What to do —
Output every line of the entries below as a JSON list of strings, one string per line, omitting blank lines.

****

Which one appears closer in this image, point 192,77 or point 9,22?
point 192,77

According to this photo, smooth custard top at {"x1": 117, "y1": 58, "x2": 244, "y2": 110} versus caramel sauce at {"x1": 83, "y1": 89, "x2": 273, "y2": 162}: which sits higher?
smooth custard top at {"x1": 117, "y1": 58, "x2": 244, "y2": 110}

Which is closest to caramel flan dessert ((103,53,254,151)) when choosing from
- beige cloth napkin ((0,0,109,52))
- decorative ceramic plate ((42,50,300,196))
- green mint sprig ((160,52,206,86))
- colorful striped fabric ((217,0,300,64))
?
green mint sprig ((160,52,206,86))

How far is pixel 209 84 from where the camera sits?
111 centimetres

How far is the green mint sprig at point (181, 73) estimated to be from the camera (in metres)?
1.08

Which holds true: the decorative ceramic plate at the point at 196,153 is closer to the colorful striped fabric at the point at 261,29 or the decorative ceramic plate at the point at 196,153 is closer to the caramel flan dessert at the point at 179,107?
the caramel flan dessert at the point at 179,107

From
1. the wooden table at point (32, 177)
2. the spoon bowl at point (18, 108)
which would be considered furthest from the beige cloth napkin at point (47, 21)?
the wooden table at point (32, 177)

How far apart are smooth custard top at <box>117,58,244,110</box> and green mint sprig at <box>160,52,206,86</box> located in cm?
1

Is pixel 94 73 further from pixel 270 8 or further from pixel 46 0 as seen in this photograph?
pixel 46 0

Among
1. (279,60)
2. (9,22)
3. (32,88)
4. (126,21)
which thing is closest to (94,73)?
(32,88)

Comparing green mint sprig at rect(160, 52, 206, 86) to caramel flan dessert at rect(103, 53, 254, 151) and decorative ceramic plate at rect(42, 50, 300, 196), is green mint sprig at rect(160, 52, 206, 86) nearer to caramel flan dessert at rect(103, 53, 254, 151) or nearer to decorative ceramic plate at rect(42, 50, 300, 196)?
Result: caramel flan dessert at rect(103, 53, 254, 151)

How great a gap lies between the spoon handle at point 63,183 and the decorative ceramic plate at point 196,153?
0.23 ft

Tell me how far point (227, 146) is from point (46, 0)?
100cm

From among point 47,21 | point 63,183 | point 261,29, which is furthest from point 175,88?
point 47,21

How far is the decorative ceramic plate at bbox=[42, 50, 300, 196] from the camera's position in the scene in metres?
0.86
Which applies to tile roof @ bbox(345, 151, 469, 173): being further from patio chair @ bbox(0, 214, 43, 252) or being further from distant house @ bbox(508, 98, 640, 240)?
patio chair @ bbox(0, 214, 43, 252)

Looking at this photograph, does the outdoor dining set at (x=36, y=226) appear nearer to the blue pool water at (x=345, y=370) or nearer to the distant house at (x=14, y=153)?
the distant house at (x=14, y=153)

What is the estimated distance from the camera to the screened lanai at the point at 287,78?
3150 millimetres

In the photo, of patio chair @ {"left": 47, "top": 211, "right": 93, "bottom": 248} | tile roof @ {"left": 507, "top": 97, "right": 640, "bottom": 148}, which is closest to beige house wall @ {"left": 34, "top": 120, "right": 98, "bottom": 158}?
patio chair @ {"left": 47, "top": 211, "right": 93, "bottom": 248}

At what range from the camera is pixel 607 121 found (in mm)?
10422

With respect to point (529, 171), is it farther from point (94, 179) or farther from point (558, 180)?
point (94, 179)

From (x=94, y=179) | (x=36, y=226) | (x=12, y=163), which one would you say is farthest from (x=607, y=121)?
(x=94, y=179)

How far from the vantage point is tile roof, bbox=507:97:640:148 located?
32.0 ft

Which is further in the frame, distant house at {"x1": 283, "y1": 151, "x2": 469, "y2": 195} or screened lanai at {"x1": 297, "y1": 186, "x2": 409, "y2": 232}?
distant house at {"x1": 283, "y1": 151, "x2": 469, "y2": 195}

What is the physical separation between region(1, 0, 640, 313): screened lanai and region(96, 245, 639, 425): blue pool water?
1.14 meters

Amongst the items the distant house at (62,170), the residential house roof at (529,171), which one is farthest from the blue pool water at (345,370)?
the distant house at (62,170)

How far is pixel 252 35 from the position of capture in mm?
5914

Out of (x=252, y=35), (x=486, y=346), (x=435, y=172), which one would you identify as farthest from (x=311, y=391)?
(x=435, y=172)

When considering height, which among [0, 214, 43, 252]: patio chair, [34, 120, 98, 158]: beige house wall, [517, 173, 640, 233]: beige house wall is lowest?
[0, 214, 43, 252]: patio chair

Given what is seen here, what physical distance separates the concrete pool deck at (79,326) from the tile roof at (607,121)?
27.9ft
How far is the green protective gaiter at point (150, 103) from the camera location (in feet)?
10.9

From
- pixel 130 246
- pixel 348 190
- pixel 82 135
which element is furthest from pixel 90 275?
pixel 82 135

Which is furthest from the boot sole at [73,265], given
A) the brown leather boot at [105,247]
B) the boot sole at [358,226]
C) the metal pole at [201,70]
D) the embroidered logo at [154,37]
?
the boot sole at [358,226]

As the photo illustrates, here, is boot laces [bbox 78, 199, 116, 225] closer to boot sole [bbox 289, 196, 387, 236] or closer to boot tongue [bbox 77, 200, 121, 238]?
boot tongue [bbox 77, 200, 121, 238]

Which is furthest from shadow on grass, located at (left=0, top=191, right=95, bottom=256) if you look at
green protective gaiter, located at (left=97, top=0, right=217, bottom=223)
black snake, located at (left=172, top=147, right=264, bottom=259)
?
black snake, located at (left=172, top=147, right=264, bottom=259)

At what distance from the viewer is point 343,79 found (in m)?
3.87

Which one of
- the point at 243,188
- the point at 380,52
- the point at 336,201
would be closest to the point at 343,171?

****

Full output —
[
  "Which one appears closer in this image, point 192,77 or point 9,22?",
  "point 192,77",
  "According to this photo, smooth custard top at {\"x1\": 117, \"y1\": 58, \"x2\": 244, \"y2\": 110} versus caramel sauce at {\"x1\": 83, \"y1\": 89, \"x2\": 273, \"y2\": 162}: which sits higher?",
  "smooth custard top at {\"x1\": 117, \"y1\": 58, \"x2\": 244, \"y2\": 110}",
  "Which is closest to caramel flan dessert ((103,53,254,151)) when choosing from",
  "- beige cloth napkin ((0,0,109,52))",
  "- decorative ceramic plate ((42,50,300,196))",
  "- green mint sprig ((160,52,206,86))",
  "- colorful striped fabric ((217,0,300,64))",
  "?",
  "green mint sprig ((160,52,206,86))",
  "How far is pixel 209 84 from where the camera sits?",
  "111 centimetres",
  "How far is the green mint sprig at point (181, 73) estimated to be from the camera (in metres)?",
  "1.08",
  "Which holds true: the decorative ceramic plate at the point at 196,153 is closer to the colorful striped fabric at the point at 261,29 or the decorative ceramic plate at the point at 196,153 is closer to the caramel flan dessert at the point at 179,107?",
  "the caramel flan dessert at the point at 179,107",
  "From",
  "1. the wooden table at point (32, 177)",
  "2. the spoon bowl at point (18, 108)",
  "which would be considered furthest from the beige cloth napkin at point (47, 21)?",
  "the wooden table at point (32, 177)",
  "How far apart are smooth custard top at <box>117,58,244,110</box> and green mint sprig at <box>160,52,206,86</box> located in cm?",
  "1",
  "Is pixel 94 73 further from pixel 270 8 or further from pixel 46 0 as seen in this photograph?",
  "pixel 46 0",
  "Among",
  "1. (279,60)",
  "2. (9,22)",
  "3. (32,88)",
  "4. (126,21)",
  "which thing is closest to (94,73)?",
  "(32,88)",
  "Comparing green mint sprig at rect(160, 52, 206, 86) to caramel flan dessert at rect(103, 53, 254, 151) and decorative ceramic plate at rect(42, 50, 300, 196), is green mint sprig at rect(160, 52, 206, 86) nearer to caramel flan dessert at rect(103, 53, 254, 151) or nearer to decorative ceramic plate at rect(42, 50, 300, 196)?",
  "Result: caramel flan dessert at rect(103, 53, 254, 151)",
  "How great a gap lies between the spoon handle at point 63,183 and the decorative ceramic plate at point 196,153?",
  "0.23 ft",
  "Tell me how far point (227, 146) is from point (46, 0)?",
  "100cm",
  "From among point 47,21 | point 63,183 | point 261,29, which is furthest from point 175,88?",
  "point 47,21",
  "How far is the decorative ceramic plate at bbox=[42, 50, 300, 196] from the camera's position in the scene in metres?",
  "0.86",
  "Which applies to tile roof @ bbox(345, 151, 469, 173): being further from patio chair @ bbox(0, 214, 43, 252) or being further from distant house @ bbox(508, 98, 640, 240)?",
  "patio chair @ bbox(0, 214, 43, 252)",
  "Looking at this photograph, does the outdoor dining set at (x=36, y=226) appear nearer to the blue pool water at (x=345, y=370) or nearer to the distant house at (x=14, y=153)?",
  "the distant house at (x=14, y=153)",
  "What is the estimated distance from the camera to the screened lanai at the point at 287,78?",
  "3150 millimetres",
  "In the photo, of patio chair @ {\"left\": 47, \"top\": 211, \"right\": 93, \"bottom\": 248} | tile roof @ {\"left\": 507, \"top\": 97, \"right\": 640, \"bottom\": 148}, which is closest to beige house wall @ {\"left\": 34, \"top\": 120, \"right\": 98, \"bottom\": 158}?",
  "patio chair @ {\"left\": 47, \"top\": 211, \"right\": 93, \"bottom\": 248}",
  "At what range from the camera is pixel 607 121 found (in mm)?",
  "10422",
  "With respect to point (529, 171), is it farther from point (94, 179) or farther from point (558, 180)?",
  "point (94, 179)",
  "From (x=94, y=179) | (x=36, y=226) | (x=12, y=163), which one would you say is farthest from (x=607, y=121)?",
  "(x=94, y=179)",
  "How far from the vantage point is tile roof, bbox=507:97:640:148 located?",
  "32.0 ft",
  "Which is further in the frame, distant house at {\"x1\": 283, \"y1\": 151, \"x2\": 469, \"y2\": 195} or screened lanai at {\"x1\": 297, \"y1\": 186, \"x2\": 409, \"y2\": 232}?",
  "distant house at {\"x1\": 283, \"y1\": 151, \"x2\": 469, \"y2\": 195}",
  "What is the physical separation between region(1, 0, 640, 313): screened lanai and region(96, 245, 639, 425): blue pool water?",
  "1.14 meters",
  "Amongst the items the distant house at (62,170), the residential house roof at (529,171), which one is farthest from the blue pool water at (345,370)?",
  "the distant house at (62,170)",
  "How far is pixel 252 35 from the position of capture in mm?",
  "5914",
  "Out of (x=252, y=35), (x=486, y=346), (x=435, y=172), which one would you identify as farthest from (x=311, y=391)?",
  "(x=435, y=172)",
  "When considering height, which among [0, 214, 43, 252]: patio chair, [34, 120, 98, 158]: beige house wall, [517, 173, 640, 233]: beige house wall is lowest?",
  "[0, 214, 43, 252]: patio chair",
  "Given what is seen here, what physical distance separates the concrete pool deck at (79,326) from the tile roof at (607,121)?",
  "27.9ft",
  "How far is the green protective gaiter at point (150, 103) from the camera location (in feet)?",
  "10.9",
  "From",
  "- pixel 130 246",
  "- pixel 348 190",
  "- pixel 82 135",
  "which element is furthest from pixel 90 275?",
  "pixel 82 135",
  "Which is furthest from the boot sole at [73,265], given",
  "A) the brown leather boot at [105,247]",
  "B) the boot sole at [358,226]",
  "C) the metal pole at [201,70]",
  "D) the embroidered logo at [154,37]",
  "?",
  "the boot sole at [358,226]",
  "As the photo illustrates, here, is boot laces [bbox 78, 199, 116, 225] closer to boot sole [bbox 289, 196, 387, 236] or closer to boot tongue [bbox 77, 200, 121, 238]?",
  "boot tongue [bbox 77, 200, 121, 238]",
  "Which is furthest from shadow on grass, located at (left=0, top=191, right=95, bottom=256) if you look at",
  "green protective gaiter, located at (left=97, top=0, right=217, bottom=223)",
  "black snake, located at (left=172, top=147, right=264, bottom=259)",
  "?",
  "black snake, located at (left=172, top=147, right=264, bottom=259)",
  "At what distance from the viewer is point 343,79 found (in m)?",
  "3.87",
  "Which one of",
  "- the point at 243,188",
  "- the point at 380,52",
  "- the point at 336,201",
  "would be closest to the point at 343,171?"
]